17.  Il s’ensuit que ce grief est manifestement mal fondé et doit être rejeté en application de l’article 35 §§ 3 a) et 4 de la Convention.

18.  Enfin, le requérant soutient également, sous l’angle de l’article 13 de la Convention, qu’il n’aurait pas bénéficié d’un recours effectif du seul fait que la cour d’assises d’appel aurait intégralement confirmé la décision de première instance sur la culpabilité et sur la peine.

19.  Or, la Cour rappelle que l’article 13 s’applique seulement lorsqu’un individu peut se prétendre de manière défendable victime d’une violation d’un droit protégé par la Convention (Maurice c. France [GC], no 11810/03, § 106, CEDH 2005-IX, et De Tommaso c. Italie [GC], no 43395/09, § 180, 23 février 2017).

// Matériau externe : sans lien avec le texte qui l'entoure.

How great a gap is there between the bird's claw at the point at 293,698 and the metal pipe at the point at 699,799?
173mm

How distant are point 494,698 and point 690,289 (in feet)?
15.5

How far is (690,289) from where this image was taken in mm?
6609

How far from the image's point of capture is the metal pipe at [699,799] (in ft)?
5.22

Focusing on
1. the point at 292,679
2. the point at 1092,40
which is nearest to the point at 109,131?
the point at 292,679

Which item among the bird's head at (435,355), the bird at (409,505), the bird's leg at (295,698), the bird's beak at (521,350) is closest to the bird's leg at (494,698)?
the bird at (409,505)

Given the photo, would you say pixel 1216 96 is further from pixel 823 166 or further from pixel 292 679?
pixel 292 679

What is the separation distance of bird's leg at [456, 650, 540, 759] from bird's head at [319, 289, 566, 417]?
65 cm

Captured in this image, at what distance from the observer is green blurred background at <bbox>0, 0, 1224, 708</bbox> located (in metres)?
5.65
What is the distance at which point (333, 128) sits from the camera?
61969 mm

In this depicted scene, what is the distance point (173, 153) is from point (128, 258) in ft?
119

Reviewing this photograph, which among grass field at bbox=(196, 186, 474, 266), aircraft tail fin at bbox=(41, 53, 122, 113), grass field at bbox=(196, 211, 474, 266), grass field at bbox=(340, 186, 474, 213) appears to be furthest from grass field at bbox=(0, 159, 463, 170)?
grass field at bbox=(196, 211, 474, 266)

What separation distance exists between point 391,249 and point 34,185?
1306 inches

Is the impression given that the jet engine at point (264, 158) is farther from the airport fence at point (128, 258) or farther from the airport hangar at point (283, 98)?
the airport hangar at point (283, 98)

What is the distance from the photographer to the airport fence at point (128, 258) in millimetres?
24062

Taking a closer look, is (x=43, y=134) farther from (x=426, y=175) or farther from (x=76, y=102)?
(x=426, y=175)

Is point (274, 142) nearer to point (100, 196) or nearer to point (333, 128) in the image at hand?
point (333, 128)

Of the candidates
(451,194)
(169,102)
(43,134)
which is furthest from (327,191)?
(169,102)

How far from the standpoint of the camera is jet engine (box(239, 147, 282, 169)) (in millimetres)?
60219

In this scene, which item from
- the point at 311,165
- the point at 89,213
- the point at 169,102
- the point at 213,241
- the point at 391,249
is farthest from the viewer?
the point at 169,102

20.  En l’espèce, outre le fait que le requérant a bénéficié d’une procédure effective, au cours de laquelle, assisté par un avocat, il a pu faire valoir ses arguments, la Cour estime que le requérant ne soulève aucun « grief défendable » au regard de l’article 13 de la Convention, lequel n’est donc pas applicable.

21.  Il s’ensuit que cette partie de la requête est irrecevable et doit être rejetée en application de l’article 35 §§ 3 et 4 de la Convention.

Par ces motifs, la Cour, à l’unanimité,

Déclare la requête irrecevable.

Fait en français puis communiqué par écrit le 9 mars 2023.